If the last several months of Jermaine Phillips' career have been a blur, then the next few weeks probably will be a whirlwind.
The ultimate team player, Phillips has officially been moved back to safety from weakside linebacker, the position he switched to during the offseason at coach Raheem Morris' suggestion.
Phillips' transition to linebacker is, at best, "kind of on hold right now," Morris conceded. Phillips hasn't practiced at linebacker this week and has worked full time at his original position.
The move becomes necessary, Morris said, because of the lack of depth at safety, brought about by the four-game suspension of starting free safety Tanard Jackson for a violation of the league substance-abuse policy. That suspension starts in Week 1.

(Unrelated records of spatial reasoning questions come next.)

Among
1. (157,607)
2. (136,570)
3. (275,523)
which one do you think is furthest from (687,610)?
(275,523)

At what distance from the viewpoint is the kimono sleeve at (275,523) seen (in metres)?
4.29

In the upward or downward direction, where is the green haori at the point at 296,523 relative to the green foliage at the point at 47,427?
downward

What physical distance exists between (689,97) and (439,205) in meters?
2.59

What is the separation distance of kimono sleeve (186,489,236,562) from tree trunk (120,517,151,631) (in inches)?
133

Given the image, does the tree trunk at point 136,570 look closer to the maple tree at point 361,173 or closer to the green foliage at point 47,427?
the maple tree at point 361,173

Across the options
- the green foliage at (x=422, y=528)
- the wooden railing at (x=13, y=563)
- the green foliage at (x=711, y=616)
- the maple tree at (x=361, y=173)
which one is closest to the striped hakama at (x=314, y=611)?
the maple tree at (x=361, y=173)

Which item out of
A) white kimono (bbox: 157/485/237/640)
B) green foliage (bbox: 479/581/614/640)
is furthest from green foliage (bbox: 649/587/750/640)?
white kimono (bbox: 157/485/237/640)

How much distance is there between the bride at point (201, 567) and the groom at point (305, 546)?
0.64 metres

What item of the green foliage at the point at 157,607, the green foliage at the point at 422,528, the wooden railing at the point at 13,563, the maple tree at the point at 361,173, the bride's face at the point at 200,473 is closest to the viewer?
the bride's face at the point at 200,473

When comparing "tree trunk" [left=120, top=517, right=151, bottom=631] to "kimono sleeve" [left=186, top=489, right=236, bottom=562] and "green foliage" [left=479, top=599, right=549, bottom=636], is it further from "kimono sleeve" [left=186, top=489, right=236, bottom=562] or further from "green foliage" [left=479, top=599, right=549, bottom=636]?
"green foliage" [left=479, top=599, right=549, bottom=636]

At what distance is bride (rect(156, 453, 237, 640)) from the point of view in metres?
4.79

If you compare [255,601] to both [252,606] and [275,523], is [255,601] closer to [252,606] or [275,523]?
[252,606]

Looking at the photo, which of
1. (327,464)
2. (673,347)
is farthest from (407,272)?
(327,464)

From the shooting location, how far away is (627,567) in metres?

Even if necessary, it's a dramatic move to make less than three weeks before the regular season. The change also calls for inexperienced Geno Hayes to become the likely weakside starter.
The decision also leaves some unanswered questions. Once Jackson returns, what then? Does Phillips, one of the team's better defenders, remain at safety?
"My long-term (plan) is going (back) to linebacker," Morris said of Phillips. "I just think he has a chance for a second career there. I could be wrong, but I thought he had a chance for a second career like Rodney Harrison with the Patriots. Rod Woodson was a corner but went to safety. Players like that, they move around. He could be a 30-year-old special player."
What also will have a bearing on the outcome is the play of former FSU standout Hayes, a 2008 sixth-round pick who figures to have competition from Adam Hayward for the starting job.
Another question: Can Phillips re-adjust on the fly given the team's new defensive scheme? And he's playing free safety rather than his original position, strong safety.
"Right now, we're just trying to get him acclimated to safety," Morris said. "He's been (practicing) mostly free because there's a little bit less reads over there, a little bit easier to teach. But they all will be interchangeable.
"Last year, we put in quarters (coverage) and (Phillips) played a bunch of it," Morris added. "There's a lot of carryover. It's just translating the verbiage."
Morris will use Phillips, Sabby Piscitelli and Will Allen as a three-man rotation at the two safety positions until Jackson returns. The Bucs used three last year, with Piscitelli seeing time as the No. 3. Morris said he was concerned about the dropoff after Allen, a former starter, saying he was not convinced using journeyman Donte Nicholson as part of the rotation would work.
Asked if he was making the decision, in part, because of Piscitelli's pair of costly mistakes against Jacksonville on Saturday, Morris objected.
"I don't hit the panic button because Sabby got beat for a touchdown," he said. "You need three (safeties). Every year, somebody's broken a forearm, somebody's got a stinger, somebody's knocked themselves out. We did it last year."
Morris approached Phillips about a position change earlier in the year, and though Phillips agreed to try it, he admitted it was something of an experiment. Even Morris said recently the team wouldn't know whether the move was a success until Phillips saw live action at a position much more physical than safety.
In two preseason games, Phillips seemed to have less impact at linebacker than at his original position, though Morris pointed to a sure-handed open-field tackle of Jaguars back Maurice Jones-Drew on Saturday night.
Morris said, "I was starting to see something special out of Jermaine. He was learning how to play the position. He was starting to get confidence."
Just as critical as the moves at safety is how the linebackers are affected.
Phillips was expected to start on the weakside, but Hayes now steps in and essentially takes over for Derrick Brooks, the future Hall of Famer who was released in February.
"How Geno plays is going to determine a lot of things," Morris said. "Geno will get the first crack at it. It causes you to do some shuffling of the deck. But we're prepared for it. These guys have been getting a lot of reps. They're young, they're fast and they're explosive."
And now Hayes, in particular, will be tested like never before.